Model design of MEG-Net

We designed several modules for comparison with our method to prove that our proposed two-input single-output recurrent module is effective, as illustrated in Fig. 8. The methods are listed below.

Figure 8
figure 8

Different model designs of MEG-Net

1) Branched exposure generation (BEG). The stages are parallel to each other and do not affect each other, which generates images with different exposures according to \({I_{0}}\).

2) Serial exposure generation (SEG). The input of this stage is the output of the previous stage, but the difference with our approach is that the two-stream progressive exposure input strategy is not used in the encoding stage.
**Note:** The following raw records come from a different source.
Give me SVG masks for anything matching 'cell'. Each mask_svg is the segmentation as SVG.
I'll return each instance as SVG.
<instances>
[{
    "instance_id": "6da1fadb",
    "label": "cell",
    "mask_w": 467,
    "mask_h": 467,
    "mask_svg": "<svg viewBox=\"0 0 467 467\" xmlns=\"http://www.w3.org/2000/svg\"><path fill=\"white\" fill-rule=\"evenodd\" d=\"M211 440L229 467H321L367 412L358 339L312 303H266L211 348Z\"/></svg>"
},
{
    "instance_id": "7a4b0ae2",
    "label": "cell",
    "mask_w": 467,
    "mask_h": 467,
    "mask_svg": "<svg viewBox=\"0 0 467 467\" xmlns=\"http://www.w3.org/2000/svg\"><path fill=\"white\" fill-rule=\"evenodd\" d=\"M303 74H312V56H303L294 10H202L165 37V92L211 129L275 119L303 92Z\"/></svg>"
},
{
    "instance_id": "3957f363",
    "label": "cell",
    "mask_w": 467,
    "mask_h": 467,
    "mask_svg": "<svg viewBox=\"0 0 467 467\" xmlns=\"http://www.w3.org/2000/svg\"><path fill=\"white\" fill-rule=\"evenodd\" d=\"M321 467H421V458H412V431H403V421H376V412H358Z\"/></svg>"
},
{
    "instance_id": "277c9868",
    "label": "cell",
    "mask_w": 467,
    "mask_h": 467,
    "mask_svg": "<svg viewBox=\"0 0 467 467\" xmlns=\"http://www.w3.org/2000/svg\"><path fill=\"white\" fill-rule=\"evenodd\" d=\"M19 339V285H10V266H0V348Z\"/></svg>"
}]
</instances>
3) Recurrent exposure generation (REG). This is the training method proposed in this paper, which uses a two-stream progressive exposure input approach to avoid information loss due to over smoothing or over exposure.
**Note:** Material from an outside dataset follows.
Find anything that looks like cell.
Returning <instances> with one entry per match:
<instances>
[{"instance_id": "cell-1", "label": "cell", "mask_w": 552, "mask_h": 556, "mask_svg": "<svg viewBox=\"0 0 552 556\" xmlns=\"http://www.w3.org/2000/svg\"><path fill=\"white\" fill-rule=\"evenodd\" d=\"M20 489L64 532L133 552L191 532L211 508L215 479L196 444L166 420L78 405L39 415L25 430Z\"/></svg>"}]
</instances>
We conducted experiments on each of the three methods mentioned above, and the results are presented in Table 2. All the methods are improved by adding only a small number of parameters, but the detection results are improved in different degrees. Specifically, our BEG module can improve the quality of images, which verifies that our MEF can provide important information guidance for the enhancement module as a way to generate complementary information in different exposures. At the same time, SEG produces a more erratic performance gain, which may be due to the loss of critical information caused by over exposure or over smoothing in the intermediate stages. Our proposed REG method has the best performance among several comparisons, which validates that a two-stream progressive exposure input structure with memory capability can perform this task effectively. Finally, we visualize the four intermediate outputs of the camera response model, BEG, SEG and REG of the multi-exposure images as demonstrated in Fig. 9, thus providing visual support material for the method that we use.

Figure 9
figure 9

Four intermediate exposure result images for different methods. The intermediate images are generated by camera response model(CRM). The trained REG, SEG and BEG networks are also used to show the outcome

Table 2 Results of the ablation study on the proposed MEG-Net. Params represent the number of parameters for the entire MEGF-Net

4.4 Hyper-parameter analysis

For MEG-Net, we choose four stages as the number of multi-exposures, and four convolutional recurrent modules are selected as encoders for each stage. In general, increasing the number of stages will not only increase the number of parameters and computational cost of the model, but also require more space to generate more pseudo-exposure images in advance to support learning. Increasing the number of encoders in each stage may result in overfitting due to the depth of the layers. For the selection of the number, we conducted a comparison experiment and the results are presented in Fig. 10. Trade-offs were made between accuracy and efficiency. We finally chose a 4 × 4 coding structure. In addition, our network becomes a single-exposure enhanced detection network when the number of stages of MEG-Net is 1. The results in Fig. 10 also verify that our multi-exposure method improves by approximately 2% compared to the single-exposure method.

Figure 10
figure 10

Hyper-parameters sensitivity studies

5 Conclusion

In this paper, we propose an end-to-end method to improve vehicle detection performance under dim light conditions through multi-exposure generation and fusion network. For the problem of uneven light and darkness during vehicle detection in darkness, we introduce a single gated memory unit with two-stream progressive exposure input in MEG-Net and perform ablation experiments on this part. The experimental results demonstrate that end-to-end joint training can boost mAP to 78.09% in ODDS dataset, a dataset with poor lighting conditions. Meanwhile, the number of parameters remains almost constant. Our method outperforms a variety of common image enhancement methods. In addition, the ablation experiments on each part in the paper also prove the rationality of each module in the network of this method.